As I understand it, that's because he believed there was no case against him that warranted his voluntary resignation. Surely it's reasonable not to act in a way that implies you are guilty of something when you genuinely believe you're not?

And instead of accepting the situation, he continues to argue the toss, claiming to be 'misrepresented', the latest installment being letter to the editor of the Record.

I assume that's becaue he believes he was misrepresented. If that is the case, doesn't he have a reasonable right to say so when it is claimed otherwise? The version of events depicted in The Record is, afterall, not part of any official process. It represents the opinion of a journalist. Can't Bishops respond to the claims of journalists?

'Taking up our cross' doesn't mean we have to meekly accept what we genuinely believe to be injustice.

PS: By 'emphasize with his sense of outrage ...' I assume you mean empathize or even empathise? :-)

Kate said...

Tony - Thanks for drawing my attention to the typo. On your substantive points, I refer you to my previous posts on ths subject.

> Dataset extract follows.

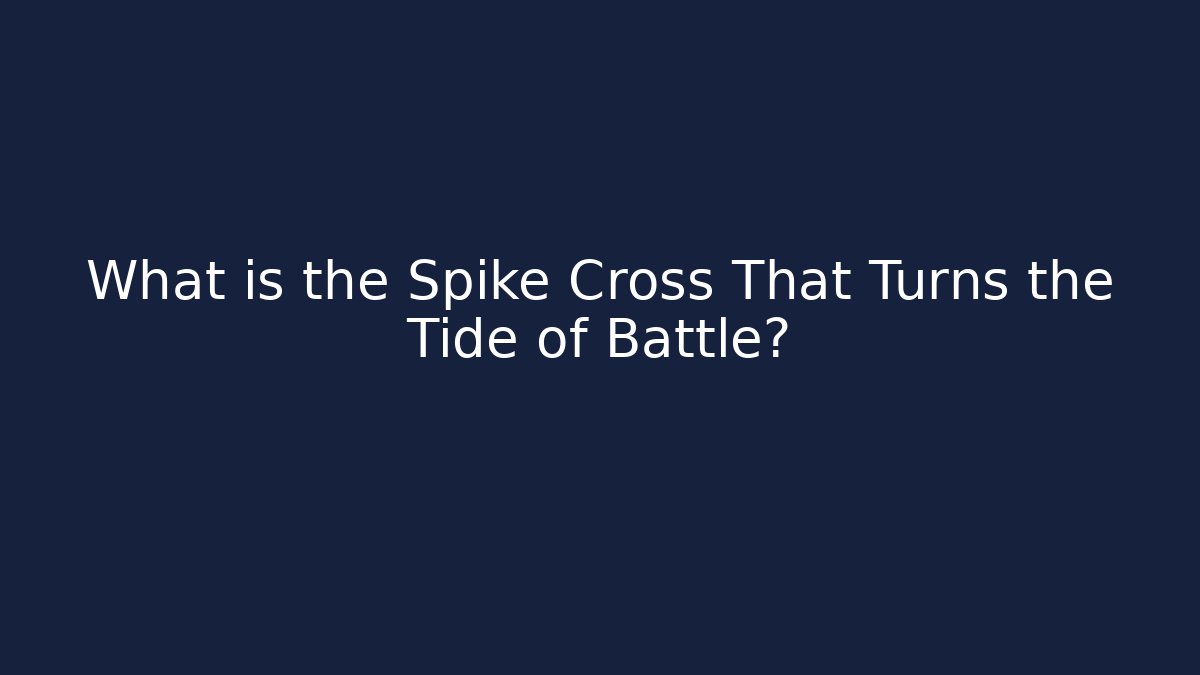 What is the Spike Cross That Turns the Tide of Battle?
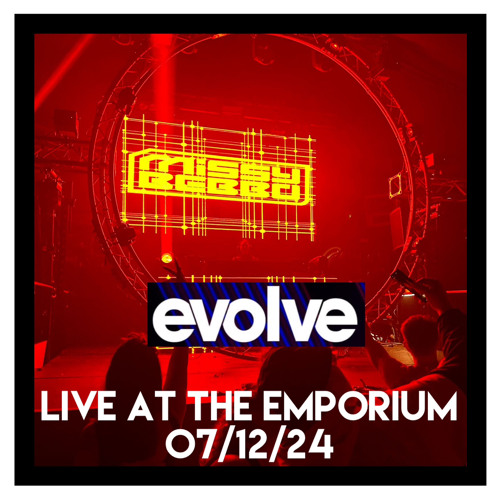 EVOLVE LIVE AT THE EMPORIUM 07/12/24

And please, one comment at a time, until others respond at least! If you want to post long soliloquies, use your own blog.

Kate said...

John - Of course we are entitled to draw broad conclusions from actions! That is how we learn.

What we are enjoined to avoid is rash judgment, but that is hardly at issue here.

The scandal and libel seems to me to be being created entirely by the bishops' supporters.